To be clear, I knew this could happen when using the controllerAs setting if you forget to include bindToController: true. But this was an older directive still using $scope directly without controllerAs, so that wasn’t the problem.

I quickly tracked down the following sequence of events:

  1. The directive is created with an isolate scope that includes a model called map. Parent and directive thus share the same JavaScript object in their scopes.
  2. A parent controller changes a few things and replaces map with a new object, then sends an event via $scope.$broadcast() notifying of the changes.
  3. The directive catches the event via the $scope.$on() I found above, and its callback makes a decision based on $scope.map.
  4. Inside the callback, $scope.map does not equal the parent’s map, and the incorrect view is rendered.
  5. As a $timeout() demonstrates, after 20 or so milliseconds $scope.map does equal the parent’s map. Huh?

Take a look at this JSFiddle I made to test it out. Put text in the field and hit update to see the outdated scope.

Why??

Some of you already know what’s going on, but I certainly didn’t, so hear me out.

I was at first flabbergasted because I thought the parent was simply modifying properties on map. Cats aside, how is it possible for the same JavaScript object to have two values at the same time? But as I found in 2) above, this bug happened only when map had been replaced, which made a bit more sense.
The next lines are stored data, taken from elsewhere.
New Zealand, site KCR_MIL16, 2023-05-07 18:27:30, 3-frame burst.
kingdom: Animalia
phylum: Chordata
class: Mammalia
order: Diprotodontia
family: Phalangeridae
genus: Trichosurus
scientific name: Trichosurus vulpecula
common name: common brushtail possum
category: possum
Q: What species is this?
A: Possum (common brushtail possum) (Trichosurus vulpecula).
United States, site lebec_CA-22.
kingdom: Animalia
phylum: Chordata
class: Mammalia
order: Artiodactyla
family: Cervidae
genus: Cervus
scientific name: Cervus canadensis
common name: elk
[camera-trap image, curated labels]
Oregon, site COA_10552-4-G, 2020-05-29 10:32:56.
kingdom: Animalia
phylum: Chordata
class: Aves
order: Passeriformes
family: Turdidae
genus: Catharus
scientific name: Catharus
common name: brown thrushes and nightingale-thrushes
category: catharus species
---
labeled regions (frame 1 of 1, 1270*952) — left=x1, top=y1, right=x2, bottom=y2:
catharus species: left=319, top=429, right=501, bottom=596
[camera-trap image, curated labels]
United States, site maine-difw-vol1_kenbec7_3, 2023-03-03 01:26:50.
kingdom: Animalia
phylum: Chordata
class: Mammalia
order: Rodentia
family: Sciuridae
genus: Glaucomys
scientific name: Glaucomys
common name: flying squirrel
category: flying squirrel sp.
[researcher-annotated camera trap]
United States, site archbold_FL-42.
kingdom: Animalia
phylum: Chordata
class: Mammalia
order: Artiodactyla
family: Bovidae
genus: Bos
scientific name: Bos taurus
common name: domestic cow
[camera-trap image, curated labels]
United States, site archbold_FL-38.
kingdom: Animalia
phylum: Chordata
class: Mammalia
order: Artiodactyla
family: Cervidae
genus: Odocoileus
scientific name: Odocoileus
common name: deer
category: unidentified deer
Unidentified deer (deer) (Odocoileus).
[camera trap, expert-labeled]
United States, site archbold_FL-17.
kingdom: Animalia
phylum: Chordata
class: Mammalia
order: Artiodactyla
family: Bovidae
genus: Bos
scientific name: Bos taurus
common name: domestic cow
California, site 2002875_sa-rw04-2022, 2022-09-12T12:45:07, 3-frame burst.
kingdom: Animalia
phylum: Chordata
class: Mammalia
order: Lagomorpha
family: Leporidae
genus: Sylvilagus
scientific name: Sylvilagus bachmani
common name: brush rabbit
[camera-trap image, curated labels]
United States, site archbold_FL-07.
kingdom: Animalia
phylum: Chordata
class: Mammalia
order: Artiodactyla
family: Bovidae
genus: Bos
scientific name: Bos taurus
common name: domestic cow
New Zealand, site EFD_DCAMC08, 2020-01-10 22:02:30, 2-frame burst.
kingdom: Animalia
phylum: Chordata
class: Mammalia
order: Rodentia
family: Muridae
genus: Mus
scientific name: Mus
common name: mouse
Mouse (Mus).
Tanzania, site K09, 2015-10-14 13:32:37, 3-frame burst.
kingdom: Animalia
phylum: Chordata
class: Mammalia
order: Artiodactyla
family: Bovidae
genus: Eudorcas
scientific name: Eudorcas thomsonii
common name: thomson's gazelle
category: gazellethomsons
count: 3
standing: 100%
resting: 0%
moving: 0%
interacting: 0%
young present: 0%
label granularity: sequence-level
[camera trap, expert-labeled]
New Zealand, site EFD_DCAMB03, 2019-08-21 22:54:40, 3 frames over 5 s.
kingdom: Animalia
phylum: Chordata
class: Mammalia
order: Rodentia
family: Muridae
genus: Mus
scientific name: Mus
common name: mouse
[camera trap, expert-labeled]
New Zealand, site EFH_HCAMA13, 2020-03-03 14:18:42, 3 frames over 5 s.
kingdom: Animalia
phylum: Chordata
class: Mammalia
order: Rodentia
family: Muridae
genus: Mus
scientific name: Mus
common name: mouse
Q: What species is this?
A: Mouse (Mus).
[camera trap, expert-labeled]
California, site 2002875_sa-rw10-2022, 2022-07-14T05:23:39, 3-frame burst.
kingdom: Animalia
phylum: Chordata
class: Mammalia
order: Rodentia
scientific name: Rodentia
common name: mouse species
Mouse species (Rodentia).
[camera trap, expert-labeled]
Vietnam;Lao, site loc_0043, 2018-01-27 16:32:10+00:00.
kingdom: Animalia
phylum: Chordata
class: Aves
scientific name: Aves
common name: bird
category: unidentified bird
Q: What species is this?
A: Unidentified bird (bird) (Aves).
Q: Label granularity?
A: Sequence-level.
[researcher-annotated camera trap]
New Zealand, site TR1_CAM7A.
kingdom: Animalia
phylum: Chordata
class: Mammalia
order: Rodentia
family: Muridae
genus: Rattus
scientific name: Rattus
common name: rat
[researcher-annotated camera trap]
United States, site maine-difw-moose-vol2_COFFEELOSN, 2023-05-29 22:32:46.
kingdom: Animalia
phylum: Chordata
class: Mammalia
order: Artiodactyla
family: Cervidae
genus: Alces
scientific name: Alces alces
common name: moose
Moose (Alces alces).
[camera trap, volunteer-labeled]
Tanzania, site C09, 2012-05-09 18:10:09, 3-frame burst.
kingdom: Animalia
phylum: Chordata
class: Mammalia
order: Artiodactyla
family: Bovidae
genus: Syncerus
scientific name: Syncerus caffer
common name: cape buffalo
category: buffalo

Still, AngularJS scopes use prototypal inheritance, right? If two scopes are prototypically linked, then my flabbergastation is still justified, because they’re still sharing the same JavaScript object. We’ve just shifted the problem one level up.

And there’s the rub: isolate scopes in AngularJS are not prototypically linked. I don’t remember reading this in the docs, but a quick Google search yielded Ben Nadel’s exploration of $broadcast and isolate scopes, which says as much. Basically, normal, prototypal scopes are kept up to date by the JavaScript engine; isolate scopes are updated manually by AngularJS, causing a delay.

Inside our $scope.$on() callback, $scope is out of date, and there’s nothing you can do about it.

Moral of the story

Wherever possible, use event callbacks only to set–not get–models on scope. If models have been updated, they can be sent as part of the event so that listeners are explicitly given what they need.

I ended up passing map with the event, and this fixed the whole problem. It’s left a bitter taste in my mouth realizing the promise of an up-to-date scope comes with strings attached, but the code’s cleaner now nonetheless, and that’s what I set out to do.